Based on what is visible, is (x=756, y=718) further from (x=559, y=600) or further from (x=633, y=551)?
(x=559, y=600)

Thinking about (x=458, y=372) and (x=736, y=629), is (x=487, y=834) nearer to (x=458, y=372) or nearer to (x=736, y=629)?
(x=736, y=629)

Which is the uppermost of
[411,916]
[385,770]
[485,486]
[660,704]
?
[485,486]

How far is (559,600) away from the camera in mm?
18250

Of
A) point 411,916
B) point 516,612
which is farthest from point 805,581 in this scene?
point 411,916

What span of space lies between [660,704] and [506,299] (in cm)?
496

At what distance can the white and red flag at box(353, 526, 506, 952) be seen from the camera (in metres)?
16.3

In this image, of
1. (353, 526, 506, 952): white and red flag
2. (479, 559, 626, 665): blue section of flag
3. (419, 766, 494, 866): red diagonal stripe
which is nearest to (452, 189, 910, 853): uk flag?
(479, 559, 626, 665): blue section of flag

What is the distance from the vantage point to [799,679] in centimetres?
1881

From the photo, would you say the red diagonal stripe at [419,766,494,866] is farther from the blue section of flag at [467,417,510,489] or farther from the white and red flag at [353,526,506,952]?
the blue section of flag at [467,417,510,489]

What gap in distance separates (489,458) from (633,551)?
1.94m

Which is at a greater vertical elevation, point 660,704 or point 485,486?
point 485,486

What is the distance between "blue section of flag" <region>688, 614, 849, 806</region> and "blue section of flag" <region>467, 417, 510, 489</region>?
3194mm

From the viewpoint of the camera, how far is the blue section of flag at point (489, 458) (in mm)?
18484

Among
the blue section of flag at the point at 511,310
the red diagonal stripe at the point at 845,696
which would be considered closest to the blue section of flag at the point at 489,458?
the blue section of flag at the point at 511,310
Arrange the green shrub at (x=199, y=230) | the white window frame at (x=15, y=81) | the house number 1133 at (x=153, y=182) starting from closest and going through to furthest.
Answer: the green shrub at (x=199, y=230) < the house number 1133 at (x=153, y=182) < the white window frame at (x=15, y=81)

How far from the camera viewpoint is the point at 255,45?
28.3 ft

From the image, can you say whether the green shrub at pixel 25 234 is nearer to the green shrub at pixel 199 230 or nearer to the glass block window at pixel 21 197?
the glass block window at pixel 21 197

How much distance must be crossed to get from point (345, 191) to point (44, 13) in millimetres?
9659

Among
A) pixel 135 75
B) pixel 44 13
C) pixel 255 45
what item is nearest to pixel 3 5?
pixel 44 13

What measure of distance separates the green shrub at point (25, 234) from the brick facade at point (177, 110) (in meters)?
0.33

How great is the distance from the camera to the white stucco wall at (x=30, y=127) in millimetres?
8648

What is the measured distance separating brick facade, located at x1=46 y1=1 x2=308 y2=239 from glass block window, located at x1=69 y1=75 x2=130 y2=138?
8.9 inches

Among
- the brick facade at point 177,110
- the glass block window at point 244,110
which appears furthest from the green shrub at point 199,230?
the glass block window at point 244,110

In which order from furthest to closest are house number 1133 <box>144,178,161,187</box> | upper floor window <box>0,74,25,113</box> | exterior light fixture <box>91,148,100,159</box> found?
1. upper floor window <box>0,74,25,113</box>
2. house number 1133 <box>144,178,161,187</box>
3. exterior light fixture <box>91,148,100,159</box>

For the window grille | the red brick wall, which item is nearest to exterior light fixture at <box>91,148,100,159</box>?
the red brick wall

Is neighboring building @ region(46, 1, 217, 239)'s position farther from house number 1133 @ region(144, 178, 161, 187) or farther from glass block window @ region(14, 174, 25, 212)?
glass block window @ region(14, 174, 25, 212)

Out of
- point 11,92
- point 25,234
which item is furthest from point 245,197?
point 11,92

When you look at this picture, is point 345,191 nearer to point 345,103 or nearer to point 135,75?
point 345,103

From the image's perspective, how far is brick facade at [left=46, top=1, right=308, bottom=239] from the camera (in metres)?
◇ ◇ ◇ ◇ ◇
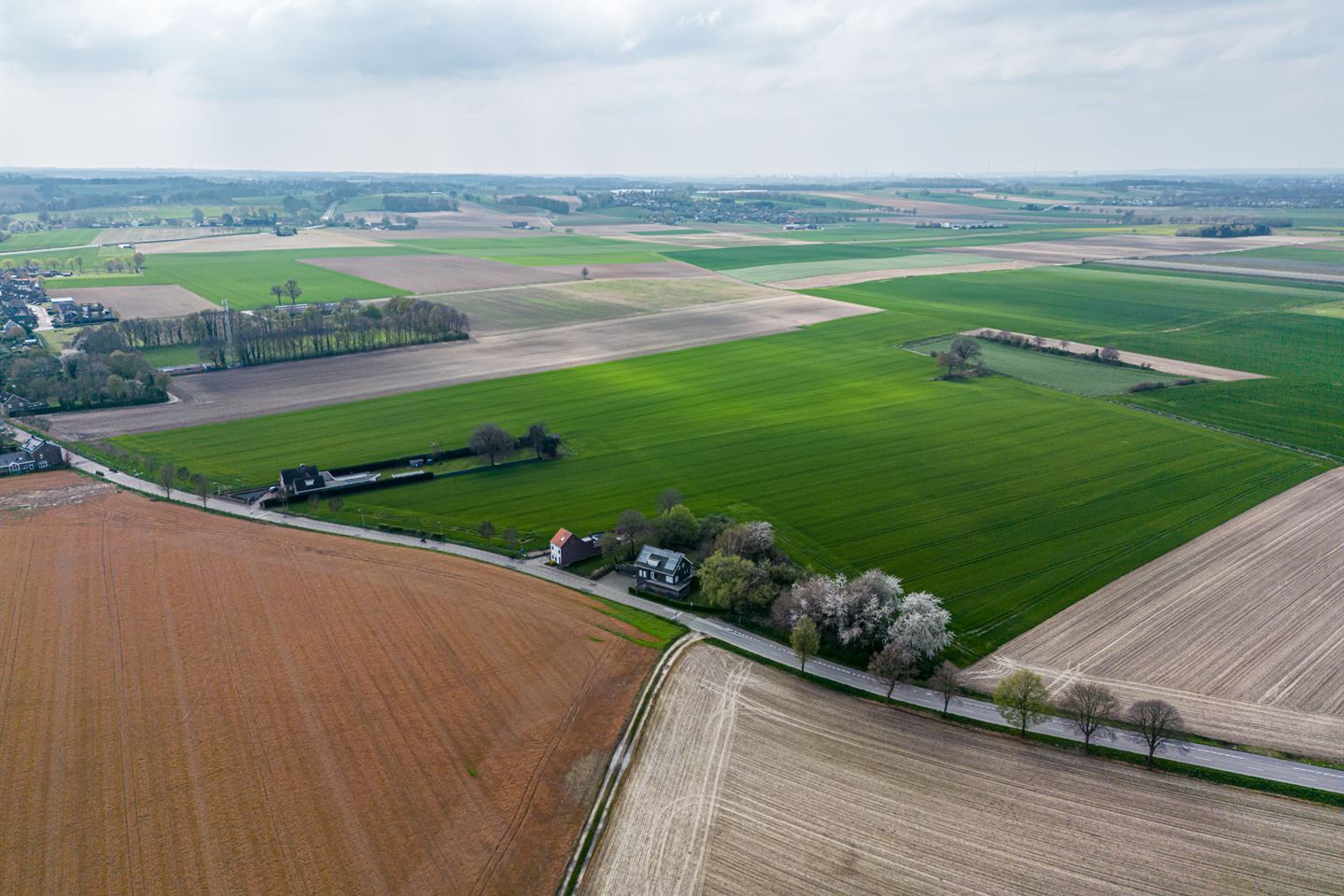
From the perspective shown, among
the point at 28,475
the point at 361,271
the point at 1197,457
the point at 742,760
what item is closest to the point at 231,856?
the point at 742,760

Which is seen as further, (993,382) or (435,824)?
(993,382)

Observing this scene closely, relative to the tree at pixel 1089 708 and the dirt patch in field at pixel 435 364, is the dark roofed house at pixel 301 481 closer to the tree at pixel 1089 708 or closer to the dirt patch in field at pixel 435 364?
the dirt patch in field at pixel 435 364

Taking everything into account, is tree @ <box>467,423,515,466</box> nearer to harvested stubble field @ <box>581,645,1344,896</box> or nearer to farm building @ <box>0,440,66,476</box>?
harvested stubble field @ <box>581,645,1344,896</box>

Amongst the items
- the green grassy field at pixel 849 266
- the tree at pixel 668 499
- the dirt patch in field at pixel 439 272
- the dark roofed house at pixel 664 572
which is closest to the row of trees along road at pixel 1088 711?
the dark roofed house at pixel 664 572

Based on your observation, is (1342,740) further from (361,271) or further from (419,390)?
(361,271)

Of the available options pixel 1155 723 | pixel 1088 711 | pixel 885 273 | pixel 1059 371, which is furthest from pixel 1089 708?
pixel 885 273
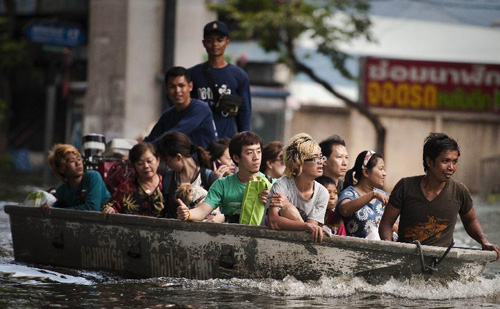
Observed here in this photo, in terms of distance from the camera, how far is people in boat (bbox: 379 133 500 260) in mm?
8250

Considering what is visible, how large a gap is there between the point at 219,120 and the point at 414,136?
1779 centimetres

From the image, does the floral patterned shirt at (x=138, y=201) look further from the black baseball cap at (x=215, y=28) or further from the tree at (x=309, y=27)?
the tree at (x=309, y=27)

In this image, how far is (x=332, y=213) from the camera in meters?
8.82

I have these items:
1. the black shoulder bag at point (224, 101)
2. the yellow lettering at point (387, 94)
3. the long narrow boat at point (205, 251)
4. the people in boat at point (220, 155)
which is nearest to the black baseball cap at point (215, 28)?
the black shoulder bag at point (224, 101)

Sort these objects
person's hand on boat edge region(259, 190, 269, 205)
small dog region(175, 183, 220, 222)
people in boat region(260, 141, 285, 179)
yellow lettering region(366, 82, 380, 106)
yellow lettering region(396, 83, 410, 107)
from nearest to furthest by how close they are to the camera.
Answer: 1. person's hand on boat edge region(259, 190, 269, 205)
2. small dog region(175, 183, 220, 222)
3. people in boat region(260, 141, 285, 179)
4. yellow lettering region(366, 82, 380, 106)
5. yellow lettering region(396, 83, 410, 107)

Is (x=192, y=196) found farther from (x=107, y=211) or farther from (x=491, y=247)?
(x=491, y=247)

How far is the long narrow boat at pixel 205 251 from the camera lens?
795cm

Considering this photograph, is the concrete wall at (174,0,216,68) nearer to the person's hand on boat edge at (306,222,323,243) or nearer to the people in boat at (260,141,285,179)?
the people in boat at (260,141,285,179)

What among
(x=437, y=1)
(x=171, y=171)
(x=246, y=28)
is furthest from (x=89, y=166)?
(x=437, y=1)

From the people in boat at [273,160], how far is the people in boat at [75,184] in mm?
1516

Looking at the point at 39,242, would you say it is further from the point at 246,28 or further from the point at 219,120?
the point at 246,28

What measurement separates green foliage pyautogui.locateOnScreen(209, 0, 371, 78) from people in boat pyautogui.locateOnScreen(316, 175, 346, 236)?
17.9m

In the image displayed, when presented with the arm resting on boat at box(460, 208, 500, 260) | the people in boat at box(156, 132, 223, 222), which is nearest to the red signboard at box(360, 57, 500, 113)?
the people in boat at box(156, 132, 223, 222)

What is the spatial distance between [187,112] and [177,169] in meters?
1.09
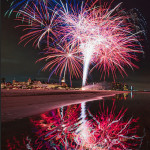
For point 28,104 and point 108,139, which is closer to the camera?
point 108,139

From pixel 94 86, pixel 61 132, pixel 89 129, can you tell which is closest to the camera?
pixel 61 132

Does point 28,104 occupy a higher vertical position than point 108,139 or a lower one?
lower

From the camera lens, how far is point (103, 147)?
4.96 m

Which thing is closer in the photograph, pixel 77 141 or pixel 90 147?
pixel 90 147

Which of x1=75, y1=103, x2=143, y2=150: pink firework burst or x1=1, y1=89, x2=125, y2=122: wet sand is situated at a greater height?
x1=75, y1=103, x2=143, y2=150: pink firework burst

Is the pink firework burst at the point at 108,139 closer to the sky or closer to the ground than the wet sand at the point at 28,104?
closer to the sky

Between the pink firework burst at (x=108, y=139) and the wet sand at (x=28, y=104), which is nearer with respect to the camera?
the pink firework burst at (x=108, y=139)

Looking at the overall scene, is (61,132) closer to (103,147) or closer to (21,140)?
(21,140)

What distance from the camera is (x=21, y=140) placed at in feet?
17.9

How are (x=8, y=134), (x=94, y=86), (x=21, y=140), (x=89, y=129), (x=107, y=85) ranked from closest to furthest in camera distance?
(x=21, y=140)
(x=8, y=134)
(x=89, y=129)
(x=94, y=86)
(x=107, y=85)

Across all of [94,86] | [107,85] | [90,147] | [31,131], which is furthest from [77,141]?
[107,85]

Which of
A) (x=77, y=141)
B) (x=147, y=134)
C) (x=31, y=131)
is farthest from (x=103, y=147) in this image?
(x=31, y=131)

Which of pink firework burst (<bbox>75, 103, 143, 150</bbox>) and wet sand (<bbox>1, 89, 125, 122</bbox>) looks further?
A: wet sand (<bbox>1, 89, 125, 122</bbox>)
◇ ◇ ◇ ◇ ◇
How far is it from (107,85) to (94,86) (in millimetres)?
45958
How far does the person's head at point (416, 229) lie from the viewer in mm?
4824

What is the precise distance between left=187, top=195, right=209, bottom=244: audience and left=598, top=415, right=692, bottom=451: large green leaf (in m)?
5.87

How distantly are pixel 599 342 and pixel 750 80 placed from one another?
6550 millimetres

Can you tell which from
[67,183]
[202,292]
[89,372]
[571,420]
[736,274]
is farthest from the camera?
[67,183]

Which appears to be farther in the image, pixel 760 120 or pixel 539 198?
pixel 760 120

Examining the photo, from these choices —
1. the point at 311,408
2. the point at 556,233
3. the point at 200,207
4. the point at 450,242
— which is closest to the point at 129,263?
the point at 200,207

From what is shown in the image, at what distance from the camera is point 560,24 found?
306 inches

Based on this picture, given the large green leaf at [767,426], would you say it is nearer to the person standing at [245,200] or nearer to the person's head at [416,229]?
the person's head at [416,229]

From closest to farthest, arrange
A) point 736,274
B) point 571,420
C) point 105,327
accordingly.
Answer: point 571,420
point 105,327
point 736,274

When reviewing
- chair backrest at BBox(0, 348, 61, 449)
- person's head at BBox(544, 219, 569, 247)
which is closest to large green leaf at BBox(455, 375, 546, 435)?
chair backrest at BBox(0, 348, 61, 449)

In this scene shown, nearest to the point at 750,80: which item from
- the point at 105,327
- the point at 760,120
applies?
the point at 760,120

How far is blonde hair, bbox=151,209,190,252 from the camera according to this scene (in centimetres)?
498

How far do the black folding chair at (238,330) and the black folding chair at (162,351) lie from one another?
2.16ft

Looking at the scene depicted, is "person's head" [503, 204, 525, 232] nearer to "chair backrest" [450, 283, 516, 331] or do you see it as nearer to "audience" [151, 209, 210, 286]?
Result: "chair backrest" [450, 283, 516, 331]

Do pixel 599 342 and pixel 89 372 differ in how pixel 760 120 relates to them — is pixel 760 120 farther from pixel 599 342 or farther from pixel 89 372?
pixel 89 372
◇ ◇ ◇ ◇ ◇
__AIM OF THE TASK__:
Copy out word for word the lines of the material above, from the line containing "Which thing is" through the line containing "A: wet sand (<bbox>1, 89, 125, 122</bbox>)", both included.

__TASK SOLUTION__:
Which thing is closer in the photograph, pixel 77 141 or pixel 90 147?
pixel 90 147

Which of x1=75, y1=103, x2=143, y2=150: pink firework burst or x1=1, y1=89, x2=125, y2=122: wet sand is situated at a greater height?
x1=75, y1=103, x2=143, y2=150: pink firework burst

Is the pink firework burst at the point at 108,139 closer to the sky or closer to the ground than the wet sand at the point at 28,104?
closer to the sky

Between the pink firework burst at (x=108, y=139) and the wet sand at (x=28, y=104), which is nearer with respect to the camera?
the pink firework burst at (x=108, y=139)

Looking at the overall scene, is (61,132) closer to (103,147) or closer to (21,140)?
(21,140)

What distance from the camera is (x=21, y=140) placed at in feet?
17.9

How are (x=8, y=134), (x=94, y=86), (x=21, y=140), (x=89, y=129), (x=107, y=85) ranked from closest to furthest in camera distance?
(x=21, y=140)
(x=8, y=134)
(x=89, y=129)
(x=94, y=86)
(x=107, y=85)

Across all of [94,86] | [107,85] | [90,147] | [31,131], which is furthest from [77,141]?
[107,85]

Which of
A) (x=77, y=141)
B) (x=147, y=134)
C) (x=31, y=131)
is farthest from (x=103, y=147) in this image?
(x=31, y=131)

Which of pink firework burst (<bbox>75, 103, 143, 150</bbox>) and wet sand (<bbox>1, 89, 125, 122</bbox>) looks further?
A: wet sand (<bbox>1, 89, 125, 122</bbox>)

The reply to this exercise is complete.